Below are some records; find each line that carries the word "bicolor" and copy it.
++++++
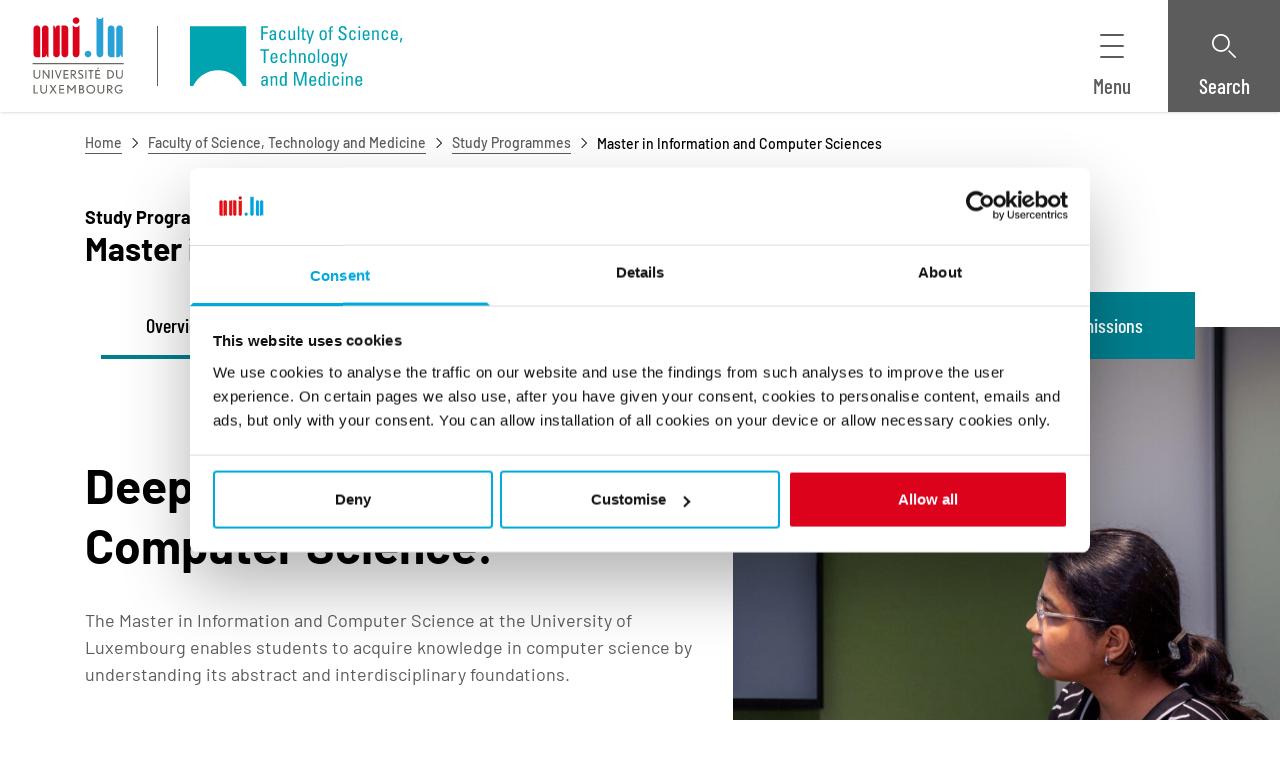

--- FILE ---
content_type: image/svg+xml
request_url: https://www.uni.lu/wp-content/uploads/sites/9/2025/05/Icons-_-outline-_-bicolor-_-support.svg
body_size: 2426
content:
<?xml version="1.0" encoding="UTF-8"?>
<svg xmlns="http://www.w3.org/2000/svg" xmlns:xlink="http://www.w3.org/1999/xlink" width="24px" height="24px" viewBox="0 0 24 24" version="1.1">
  <title>Icons / outline / bicolor / support</title>
  <g id="Icons-/-outline-/-bicolor-/-support" stroke="none" stroke-width="1" fill="none" fill-rule="evenodd">
    <path d="M12.0000489,1.76179834 C6.35468282,1.76179834 1.76179115,6.35461085 1.76179115,12 C1.76179115,17.6452913 6.35468282,22.2382017 12.0000489,22.2382017 C17.6454151,22.2382017 22.2382088,17.6452913 22.2382088,12 C22.2382088,6.35461085 17.6454151,1.76179834 12.0000489,1.76179834 M12.0000489,24 C5.38315287,24 0,18.6168252 0,12 C0,5.38317483 5.38315287,0 12.0000489,0 C18.6168471,0 24,5.38317483 24,12 C24,18.6168252 18.6168471,24 12.0000489,24" id="secondary-color" fill="#12A2DC"></path>
    <path d="M12.066303,12.632033 C11.8283424,12.632033 11.6654216,12.6950459 11.5213611,12.8427761 C11.3723849,12.9959075 11.305772,13.1733438 11.305772,13.4176939 L11.305772,17.4782254 C11.305772,17.7228755 11.3722846,17.9002118 11.5212608,18.0530431 C11.6653213,18.2010735 11.8281417,18.2639863 12.066303,18.2639863 C12.304063,18.2639863 12.4666828,18.2010735 12.6101413,18.0536433 C12.7601207,17.8998118 12.8267337,17.7225755 12.8267337,17.4782254 L12.8267337,13.4176939 C12.8267337,13.1737439 12.7599201,12.9963076 12.6101413,12.842376 C12.4665825,12.6951459 12.303762,12.632033 12.066303,12.632033 M12.066303,20.064355 C11.3440945,20.064355 10.7076602,19.8025014 10.22582,19.3073 C9.75120295,18.8205003 9.5,18.1878707 9.5,17.4782254 L9.5,13.4176939 C9.5,12.7091488 9.75100231,12.0765192 10.2259204,11.5885193 C10.7087637,11.0932178 11.3449974,10.8316643 12.066303,10.8316643 C12.787107,10.8316643 13.4230397,11.0932178 13.9054818,11.5880192 C14.3813027,12.0768193 14.6325057,12.7093488 14.6325057,13.4176939 L14.6325057,17.4782254 C14.6325057,18.1874707 14.3811021,18.8202002 13.9054818,19.3080001 C13.4241432,19.8025014 12.7879096,20.064355 12.066303,20.064355 M12.066303,6.8003687 C11.6468623,6.8003687 11.305772,7.14043834 11.305772,7.55852396 C11.305772,7.97660958 11.6468623,8.31667922 12.066303,8.31667922 C12.4856434,8.31667922 12.8267337,7.97660958 12.8267337,7.55852396 C12.8267337,7.14043834 12.4856434,6.8003687 12.066303,6.8003687 M12.066303,10.1170479 C10.65128,10.1170479 9.5,8.96931288 9.5,7.55852396 C9.5,6.14783507 10.65128,5 12.066303,5 C13.4812257,5 14.6325057,6.14783507 14.6325057,7.55852396 C14.6325057,8.96931288 13.4812257,10.1170479 12.066303,10.1170479" id="Combined-Shape" fill="#E22026"></path>
  </g>
</svg>


--- FILE ---
content_type: application/javascript
request_url: https://www.uni.lu/wp-content/mu-plugins/unilux-blocks/assets/src/ButtonListBlock/resources/ts/frontend-provider.js?ver=6646f7b7d567ea33020e
body_size: 776
content:
!function(){"use strict";var t=function(){function t(){this.buttons=document.querySelectorAll(".wp-block-unilux-blocks-button-list a"),this.init()}return t.prototype.init=function(){this.buttons?this.bindEvents():console.warn("ScrollToTheElement: Required elements not found")},t.prototype.bindEvents=function(){var t=this;this.buttons.forEach((function(n){n.addEventListener("click",(function(e){var o=t.buttonTarget(n.href);o&&(e.preventDefault(),t.scrollToTheElement(o))}))}))},t.prototype.scrollToTheElement=function(t){t.scrollIntoView({behavior:"smooth",block:"start"})},t.prototype.buttonTarget=function(t){if(!t||!t.includes("#"))return null;var n=t.indexOf("#"),e=t.substring(n);return e.length<=1?null:document.querySelector(e)},t}();document.addEventListener("DOMContentLoaded",(function(){new t})),"loading"===document.readyState?document.addEventListener("DOMContentLoaded",(function(){new t})):new t}();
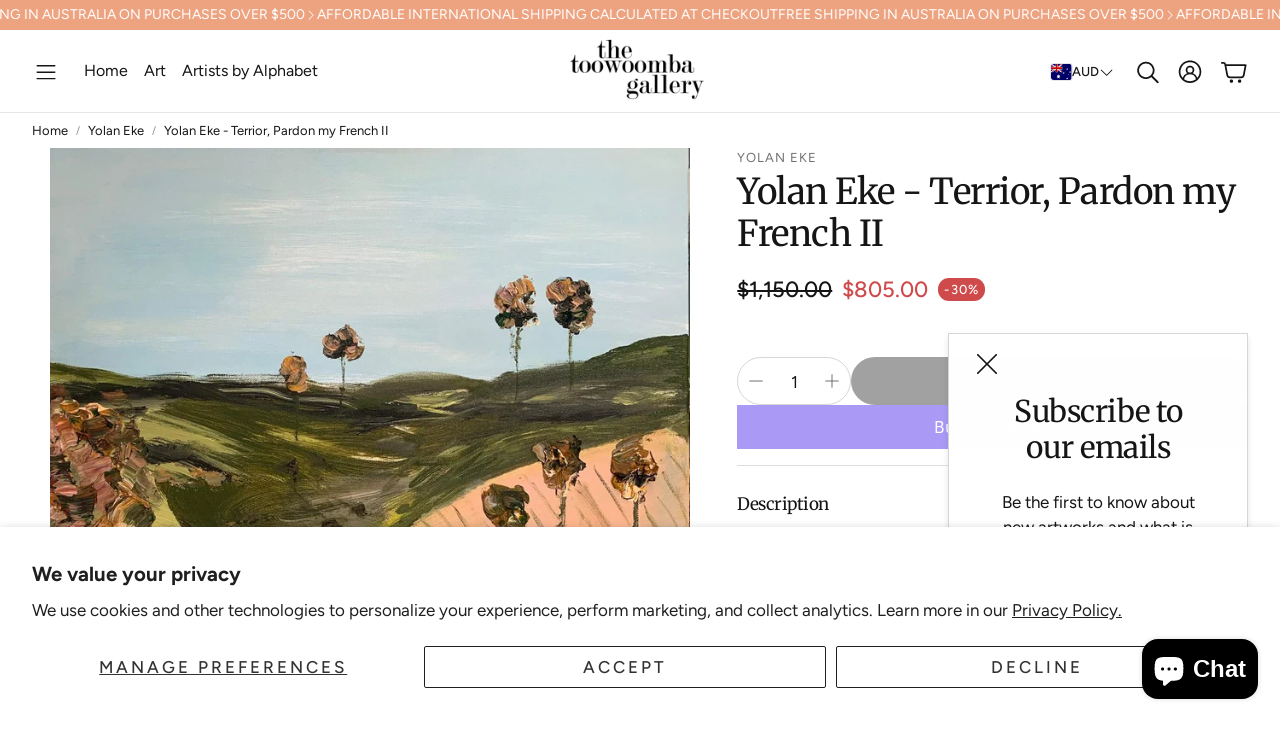

--- FILE ---
content_type: text/javascript
request_url: https://www.thetoowoombagallery.com/cdn/shop/t/29/assets/model_element.js?v=158477732829452102971763686702
body_size: 251
content:
customElements.get("model-element")||customElements.define("model-element",class extends HTMLElement{constructor(){super(),this.initialize(),this.showModelBound=this.showModel.bind(this),this.closeButtonBound=this.closeButton.bind(this)}connectedCallback(){this.modelBtn=this.querySelector(".model-btn"),this.modelBtn?.addEventListener("click",this.showModelBound)}disconnectedCallback(){this.modelBtn?.removeEventListener("click",this.showModelBound)}getFocusableElements(){const focusableElementsSelector="button, [href], input, select, [tabindex], iframe",focusableElements=()=>Array.from(this.modelContainer.querySelectorAll(focusableElementsSelector)).filter(el=>!el.hasAttribute("disabled")&&el.tabIndex>=0);return{focusableElements,first:focusableElements()[0],last:focusableElements()[focusableElements().length-1]}}initialize(){const els=this.querySelectorAll('[data-model="true"]');this.elsArr=Array.from(els),this.ul=this.querySelectorAll("ul"),this.modelContainer=document.querySelector(".model-container"),this.modelWrapper=this.modelContainer?.querySelector(".model"),this.closeBtn=this.modelContainer?.querySelector(".close-btn"),this.iframe=this.querySelector("iframe"),this.modelContainer.addEventListener("keydown",e=>{const isTabPressed=e.key==="Tab"||e.keyCode===9||e.code==="Tab",{first,last}=this.getFocusableElements();(e.key==="Escape"||e.keyCode===27||e.code==="Escape")&&this.closeBtn.click(),isTabPressed&&(e.shiftKey&&document.activeElement===first?(last.focus(),e.preventDefault()):!e.shiftKey&&document.activeElement===last&&(first.focus(),e.preventDefault()))})}showModel(e){this.trigger=e.currentTarget,document.body.style.overflow="hidden",this.backBtn=this.modelWrapper.querySelector(".hero__button--link"),this.backBtn?.addEventListener("click",this.closeButtonBound),this.closeBtn?.addEventListener("click",this.closeButtonBound),this.modelViewer=this.querySelector("model-viewer")||this.iframe,this.modelWrapper?.insertBefore(this.modelViewer.cloneNode(!0),this.backBtn),this.modelContainer?.classList.remove("hidden"),this.closeBtn.setAttribute("tabindex","0"),this.closeBtn.focus()}closeButton(e){e?.stopPropagation(),document.body.style.overflow="auto",this.modelContainer?.classList.add("hidden"),this.backBtn?.removeEventListener("click",this.closeButtonBound),this.closeBtn?.removeEventListener("click",this.closeButtonBound);const elementToRemove=this.modelWrapper.querySelector("model-viewer")||this.modelWrapper.querySelector("iframe");elementToRemove&&this.modelWrapper.removeChild(elementToRemove),this.closeBtn.setAttribute("tabindex","-1"),this.trigger?.focus()}}),window.ProductModel={loadShopifyXR(){Shopify.loadFeatures([{name:"shopify-xr",version:"1.0",onLoad:this.setupShopifyXR.bind(this)}])},setupShopifyXR(errors){if(!errors){if(!window.ShopifyXR){document.addEventListener("shopify_xr_initialized",()=>this.setupShopifyXR());return}document.querySelectorAll('[id^="ProductJSON-"]').forEach(modelJSON=>{window.ShopifyXR.addModels(JSON.parse(modelJSON.textContent)),modelJSON.remove()}),window.ShopifyXR.setupXRElements()}}},window.addEventListener("DOMContentLoaded",()=>{window.ProductModel&&window.ProductModel.loadShopifyXR()});
//# sourceMappingURL=/cdn/shop/t/29/assets/model_element.js.map?v=158477732829452102971763686702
++++++
## Answer to this problem
request_url: https://www.uni.lu/wp-content/uploads/sites/9/2025/05/Icons-_-outline-_-bicolor-_-support.svg
  <title>Icons / outline / bicolor / support</title>
  <g id="Icons-/-outline-/-bicolor-/-support" stroke="none" stroke-width="1" fill="none" fill-rule="evenodd">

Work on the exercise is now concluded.